## BRIEF
Can you quote every one of the entries below word for word, without changing anything?

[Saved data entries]
━━━━━━━━━━━━━━━━━━━━
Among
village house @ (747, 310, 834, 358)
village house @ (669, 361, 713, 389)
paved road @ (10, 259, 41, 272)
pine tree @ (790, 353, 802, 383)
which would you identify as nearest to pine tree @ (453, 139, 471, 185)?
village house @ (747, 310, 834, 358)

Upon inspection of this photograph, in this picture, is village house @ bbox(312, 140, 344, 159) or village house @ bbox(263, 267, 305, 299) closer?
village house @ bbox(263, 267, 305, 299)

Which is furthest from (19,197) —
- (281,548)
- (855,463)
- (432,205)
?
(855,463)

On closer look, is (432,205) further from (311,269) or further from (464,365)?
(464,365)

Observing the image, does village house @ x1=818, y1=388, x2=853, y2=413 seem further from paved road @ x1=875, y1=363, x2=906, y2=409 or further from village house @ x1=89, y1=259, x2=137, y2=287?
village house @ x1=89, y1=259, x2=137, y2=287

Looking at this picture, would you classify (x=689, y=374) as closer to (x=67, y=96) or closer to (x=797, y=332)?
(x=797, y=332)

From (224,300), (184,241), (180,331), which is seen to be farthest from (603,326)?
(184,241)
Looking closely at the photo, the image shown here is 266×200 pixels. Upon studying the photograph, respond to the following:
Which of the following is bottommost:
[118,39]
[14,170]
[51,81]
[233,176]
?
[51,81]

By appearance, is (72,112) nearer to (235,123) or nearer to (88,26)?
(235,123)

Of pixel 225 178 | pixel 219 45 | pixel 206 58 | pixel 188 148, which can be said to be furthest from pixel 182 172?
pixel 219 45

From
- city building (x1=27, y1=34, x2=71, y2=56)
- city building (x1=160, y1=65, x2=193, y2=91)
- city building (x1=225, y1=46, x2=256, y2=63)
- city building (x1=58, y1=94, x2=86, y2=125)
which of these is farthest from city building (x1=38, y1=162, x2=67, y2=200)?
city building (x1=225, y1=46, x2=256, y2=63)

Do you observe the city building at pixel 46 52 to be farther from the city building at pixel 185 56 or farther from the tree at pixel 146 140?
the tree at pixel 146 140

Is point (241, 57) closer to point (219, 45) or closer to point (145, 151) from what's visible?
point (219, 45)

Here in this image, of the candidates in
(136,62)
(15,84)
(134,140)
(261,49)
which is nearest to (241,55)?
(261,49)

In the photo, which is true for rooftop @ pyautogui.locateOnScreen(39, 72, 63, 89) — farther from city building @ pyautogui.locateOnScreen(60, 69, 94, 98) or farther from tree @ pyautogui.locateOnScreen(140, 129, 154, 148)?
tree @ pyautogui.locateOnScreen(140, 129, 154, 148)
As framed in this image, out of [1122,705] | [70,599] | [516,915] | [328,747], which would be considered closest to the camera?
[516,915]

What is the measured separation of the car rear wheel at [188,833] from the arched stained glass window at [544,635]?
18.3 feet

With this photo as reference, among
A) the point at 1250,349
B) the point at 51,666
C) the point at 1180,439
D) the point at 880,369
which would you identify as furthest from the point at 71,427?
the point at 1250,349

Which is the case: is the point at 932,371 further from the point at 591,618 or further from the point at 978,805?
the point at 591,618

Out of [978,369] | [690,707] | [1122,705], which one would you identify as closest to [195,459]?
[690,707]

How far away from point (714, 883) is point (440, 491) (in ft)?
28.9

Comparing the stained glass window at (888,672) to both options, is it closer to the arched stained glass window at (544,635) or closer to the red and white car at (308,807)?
━━━━━━━━━━━━━━━━━━━━
## WORKED ANSWER
Among
village house @ (747, 310, 834, 358)
village house @ (669, 361, 713, 389)
paved road @ (10, 259, 41, 272)
pine tree @ (790, 353, 802, 383)
which would you identify as nearest to pine tree @ (453, 139, 471, 185)?
village house @ (747, 310, 834, 358)

Upon inspection of this photograph, in this picture, is village house @ bbox(312, 140, 344, 159) or village house @ bbox(263, 267, 305, 299) closer?
village house @ bbox(263, 267, 305, 299)

Which is furthest from (19,197) —
- (281,548)
- (855,463)
- (432,205)
?
(855,463)

On closer look, is (432,205) further from (311,269) or further from (464,365)?
(464,365)

Observing the image, does village house @ x1=818, y1=388, x2=853, y2=413 seem further from paved road @ x1=875, y1=363, x2=906, y2=409 or further from village house @ x1=89, y1=259, x2=137, y2=287?
village house @ x1=89, y1=259, x2=137, y2=287

Looking at this picture, would you classify (x=689, y=374) as closer to (x=67, y=96) or closer to (x=797, y=332)?
(x=797, y=332)

From (224,300), (184,241), (180,331), which is seen to be farthest from (603,326)?
(184,241)
Looking closely at the photo, the image shown here is 266×200 pixels. Upon studying the photograph, respond to the following:
Which of the following is bottommost:
[118,39]
[14,170]
[51,81]
[233,176]
?
[51,81]

By appearance, is (72,112) nearer to (235,123) or nearer to (88,26)?
(235,123)

Of pixel 225 178 | pixel 219 45 | pixel 206 58 | pixel 188 148, which can be said to be furthest from pixel 182 172?
pixel 219 45

From
- city building (x1=27, y1=34, x2=71, y2=56)
- city building (x1=160, y1=65, x2=193, y2=91)
- city building (x1=225, y1=46, x2=256, y2=63)
- city building (x1=58, y1=94, x2=86, y2=125)
which of these is farthest from city building (x1=38, y1=162, x2=67, y2=200)?
city building (x1=225, y1=46, x2=256, y2=63)

Do you observe the city building at pixel 46 52 to be farther from the city building at pixel 185 56 or farther from the tree at pixel 146 140?
the tree at pixel 146 140

Is point (241, 57) closer to point (219, 45) or closer to point (145, 151) from what's visible?
point (219, 45)

Here in this image, of the candidates in
(136,62)
(15,84)
(134,140)
(261,49)
which is nearest to (241,55)?
(261,49)

In the photo, which is true for rooftop @ pyautogui.locateOnScreen(39, 72, 63, 89) — farther from city building @ pyautogui.locateOnScreen(60, 69, 94, 98) or farther from tree @ pyautogui.locateOnScreen(140, 129, 154, 148)?
tree @ pyautogui.locateOnScreen(140, 129, 154, 148)
As framed in this image, out of [1122,705] | [70,599] | [516,915] | [328,747], which would be considered closest to the camera?
[516,915]

What is the measured separation of the car rear wheel at [188,833] from the arched stained glass window at [544,635]?
18.3 feet

With this photo as reference, among
A) the point at 1250,349
B) the point at 51,666
C) the point at 1180,439
D) the point at 880,369
which would you identify as furthest from the point at 71,427?
the point at 1250,349

Which is the case: is the point at 932,371 further from the point at 591,618 or further from the point at 978,805?
the point at 591,618

Out of [978,369] | [690,707] | [1122,705], which one would you identify as closest to [195,459]?
[690,707]

How far away from point (714, 883) is point (440, 491) (in ft)?
28.9

Comparing the stained glass window at (888,672) to both options, is it closer to the arched stained glass window at (544,635) or closer to the red and white car at (308,807)?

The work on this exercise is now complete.